Elizabeth Howell, News Writer
May 15, 2014, 14:08 UTC

Sen—Rocked by starquakes, and featuring a powerful magnetic field, bizarre objects called magnetars are a rare breed in the universe. Only 21 of these supernova remnants are confirmed after a generation of examining them, according to the Online Magnetar Catalog of McGill University, Canada. 

We are just beginning to understand their nature and their formation. On 14 May, the European Southern Observatory (ESO) announced confirmation of a theory for how the magnetar CXOU J164710.2-455216 formed. It was through the interaction of two closely orbiting massive stars that traded gas, one from the other, until one exploded and threw the other out of its orbit.

Astronomers had thought of this scenario beforehand, but they were unable to find the companion star until recently, when they spotted Westerlund 1-5 escaping its parent star cluster, Westerlund 1. The discovery, made by a team led by Simon Clark of The Open University in the UK, was announced by the European Southern Observatory and will soon appear in the journal Astronomy and Astrophysics.

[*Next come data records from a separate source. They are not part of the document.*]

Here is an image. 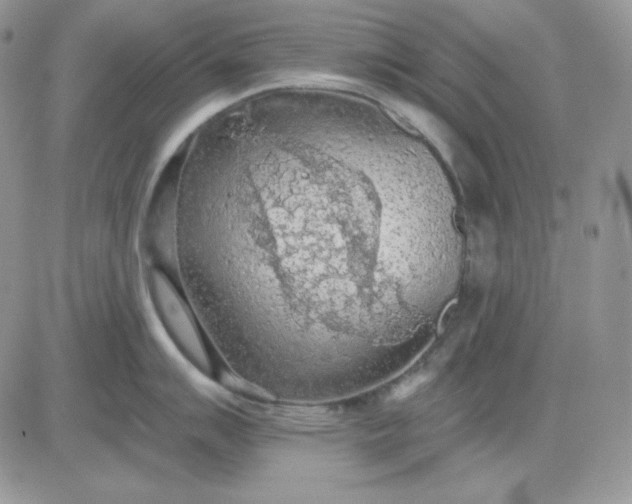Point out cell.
<instances>
[{
  "label": "cell",
  "mask_w": 632,
  "mask_h": 504,
  "mask_svg": "<svg viewBox=\"0 0 632 504\" xmlns=\"http://www.w3.org/2000/svg\"><path fill=\"white\" fill-rule=\"evenodd\" d=\"M370 195L361 161L330 152L237 177L179 246L207 324L245 343L329 348L357 339Z\"/></svg>",
  "instance_id": "obj_1"
},
{
  "label": "cell",
  "mask_w": 632,
  "mask_h": 504,
  "mask_svg": "<svg viewBox=\"0 0 632 504\" xmlns=\"http://www.w3.org/2000/svg\"><path fill=\"white\" fill-rule=\"evenodd\" d=\"M146 284L156 314L174 345L194 367L210 374L211 360L195 311L158 267L147 270Z\"/></svg>",
  "instance_id": "obj_2"
},
{
  "label": "cell",
  "mask_w": 632,
  "mask_h": 504,
  "mask_svg": "<svg viewBox=\"0 0 632 504\" xmlns=\"http://www.w3.org/2000/svg\"><path fill=\"white\" fill-rule=\"evenodd\" d=\"M429 374H419L400 383L392 392L395 399H403L412 395L420 386L429 381Z\"/></svg>",
  "instance_id": "obj_3"
}]
</instances>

What is a magnetar, however? It's a rare scenario for the end of a massive star's life. When a supernova happens, typically a star will turn into either a black hole or a neutron star. The black hole happens when gravity in a local area is so immense that it collapses into a singularity. A neutron star, which usually happens when gravity is somewhat less, is a very small object of immense density. An oft-quoted statistic is that a teaspoon of this material would weigh about as much as a mountain.

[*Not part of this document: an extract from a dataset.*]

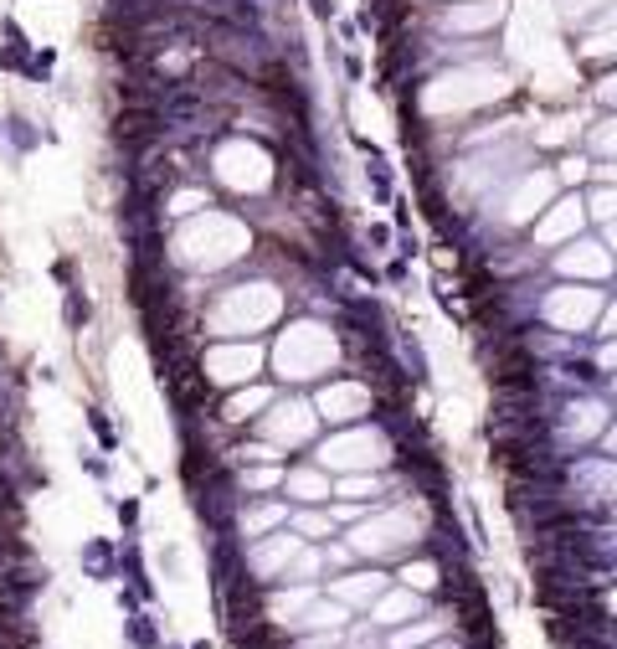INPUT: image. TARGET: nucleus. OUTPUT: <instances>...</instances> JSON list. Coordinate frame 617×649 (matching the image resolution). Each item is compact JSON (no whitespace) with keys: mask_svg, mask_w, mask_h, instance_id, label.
Returning <instances> with one entry per match:
<instances>
[{"mask_svg":"<svg viewBox=\"0 0 617 649\" xmlns=\"http://www.w3.org/2000/svg\"><path fill=\"white\" fill-rule=\"evenodd\" d=\"M402 582H407V588H422V593H427V588H437V582H443V572H437V567H432V561H417V567H412V561H407V572H402Z\"/></svg>","mask_w":617,"mask_h":649,"instance_id":"obj_2","label":"nucleus"},{"mask_svg":"<svg viewBox=\"0 0 617 649\" xmlns=\"http://www.w3.org/2000/svg\"><path fill=\"white\" fill-rule=\"evenodd\" d=\"M52 68H57V52L47 47V52H36V57H26V68H21V73H26L31 83H47V78H52Z\"/></svg>","mask_w":617,"mask_h":649,"instance_id":"obj_4","label":"nucleus"},{"mask_svg":"<svg viewBox=\"0 0 617 649\" xmlns=\"http://www.w3.org/2000/svg\"><path fill=\"white\" fill-rule=\"evenodd\" d=\"M289 485L299 490V500H319V495H324V480H319V474H294Z\"/></svg>","mask_w":617,"mask_h":649,"instance_id":"obj_5","label":"nucleus"},{"mask_svg":"<svg viewBox=\"0 0 617 649\" xmlns=\"http://www.w3.org/2000/svg\"><path fill=\"white\" fill-rule=\"evenodd\" d=\"M0 36H6V41H31V36H26V26H21L16 16H6V21H0Z\"/></svg>","mask_w":617,"mask_h":649,"instance_id":"obj_8","label":"nucleus"},{"mask_svg":"<svg viewBox=\"0 0 617 649\" xmlns=\"http://www.w3.org/2000/svg\"><path fill=\"white\" fill-rule=\"evenodd\" d=\"M26 57H31V41H6V47H0V73H21Z\"/></svg>","mask_w":617,"mask_h":649,"instance_id":"obj_3","label":"nucleus"},{"mask_svg":"<svg viewBox=\"0 0 617 649\" xmlns=\"http://www.w3.org/2000/svg\"><path fill=\"white\" fill-rule=\"evenodd\" d=\"M365 490L376 495V480H345V495H350V500H365Z\"/></svg>","mask_w":617,"mask_h":649,"instance_id":"obj_10","label":"nucleus"},{"mask_svg":"<svg viewBox=\"0 0 617 649\" xmlns=\"http://www.w3.org/2000/svg\"><path fill=\"white\" fill-rule=\"evenodd\" d=\"M417 608H422V598H417V593H396L391 603H381V613H376V618H381V623H402V618L417 613Z\"/></svg>","mask_w":617,"mask_h":649,"instance_id":"obj_1","label":"nucleus"},{"mask_svg":"<svg viewBox=\"0 0 617 649\" xmlns=\"http://www.w3.org/2000/svg\"><path fill=\"white\" fill-rule=\"evenodd\" d=\"M602 448H607L612 459H617V428H607V433H602Z\"/></svg>","mask_w":617,"mask_h":649,"instance_id":"obj_13","label":"nucleus"},{"mask_svg":"<svg viewBox=\"0 0 617 649\" xmlns=\"http://www.w3.org/2000/svg\"><path fill=\"white\" fill-rule=\"evenodd\" d=\"M87 423H93V433L103 438V448H114V428H108V418H103V413H87Z\"/></svg>","mask_w":617,"mask_h":649,"instance_id":"obj_9","label":"nucleus"},{"mask_svg":"<svg viewBox=\"0 0 617 649\" xmlns=\"http://www.w3.org/2000/svg\"><path fill=\"white\" fill-rule=\"evenodd\" d=\"M68 320H73V324H87V299H82L77 289H68Z\"/></svg>","mask_w":617,"mask_h":649,"instance_id":"obj_7","label":"nucleus"},{"mask_svg":"<svg viewBox=\"0 0 617 649\" xmlns=\"http://www.w3.org/2000/svg\"><path fill=\"white\" fill-rule=\"evenodd\" d=\"M602 324H607V335H617V305L607 310V320H602Z\"/></svg>","mask_w":617,"mask_h":649,"instance_id":"obj_14","label":"nucleus"},{"mask_svg":"<svg viewBox=\"0 0 617 649\" xmlns=\"http://www.w3.org/2000/svg\"><path fill=\"white\" fill-rule=\"evenodd\" d=\"M119 515H124V526H134V521H139V505H134V500H124Z\"/></svg>","mask_w":617,"mask_h":649,"instance_id":"obj_12","label":"nucleus"},{"mask_svg":"<svg viewBox=\"0 0 617 649\" xmlns=\"http://www.w3.org/2000/svg\"><path fill=\"white\" fill-rule=\"evenodd\" d=\"M0 129H11V139H16L21 149H26V144H36V134H31V124H26V119H11V124H0Z\"/></svg>","mask_w":617,"mask_h":649,"instance_id":"obj_6","label":"nucleus"},{"mask_svg":"<svg viewBox=\"0 0 617 649\" xmlns=\"http://www.w3.org/2000/svg\"><path fill=\"white\" fill-rule=\"evenodd\" d=\"M561 176H566V181H581V176H586V160H566Z\"/></svg>","mask_w":617,"mask_h":649,"instance_id":"obj_11","label":"nucleus"}]
</instances>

A simple video guide to magnetars. Credit: Space Scoop

Neutron stars also come in types: pulsars and magnetars. Pulsars are rapidly spinning objects that transmit radiation beams as they spin, providing a sort of celestial clock since their movements are so precise. Magnetars are a more exotic breed, featuring a highly magnetic field and frequent starquakes, among other things.

The new find also explains why the magnetic field is so potent: it's because as the magnetar's origin star picks up mass from the companion star, it spins rapidly, which seems to generate the field. Astronomers will need to make more observations of magnetars to confirm this theory, however.

CXOU J164710.2-455216's class of objects includes other bizarre magnetars. In 2008, astronomers spotted an object (called SWIFT J195509+261406) that flashed 40 times in visible light and then vanished, likely because it was a magnetar whose magnetic field generated the short but strong activity. And in 2013, another team characterized SGR 0418+5729 as having a weaker magnetic field than other magnetars, closer to that of other neutron stars.


Artist's impression of SGR 0501+4516, a magnetar -- an extremely rare object in the cosmos. Image credit: NASA/Goddard Space Flight Center Conceptual Image Lab 

Signs of the first magnetar were spotted in 1979, although it took several more years for astronomers to characterize them. According to Robert Duncan, a University of Texas at Austin who co-proposed the magnetar definition in 1992, astronomers were tipped off that something new was happening when they noticed several incidents thath year of "soft gamma repeaters".

At first these were classified in the same category as bursts of gamma rays (phenomena now believed to happen during supernova collapses), but on a web page written in 2003, Duncan explained the difference. "Unlike GRBs, which have never been verified to come more than once from the same spot in the sky, SGR bursts repeat sporadically from the same source. The gamma rays in SGR bursts are also "spectrally soft" compared to those in GRBs. This means that the average energy per gamma-ray photon is less."

Astronomers now believe the key to a magnetar may be this transfer from one star to another, which might explain why they're so rare. With a sample size of one, however, it would be useful to find more runaway companion stars to confirm the hypothesis.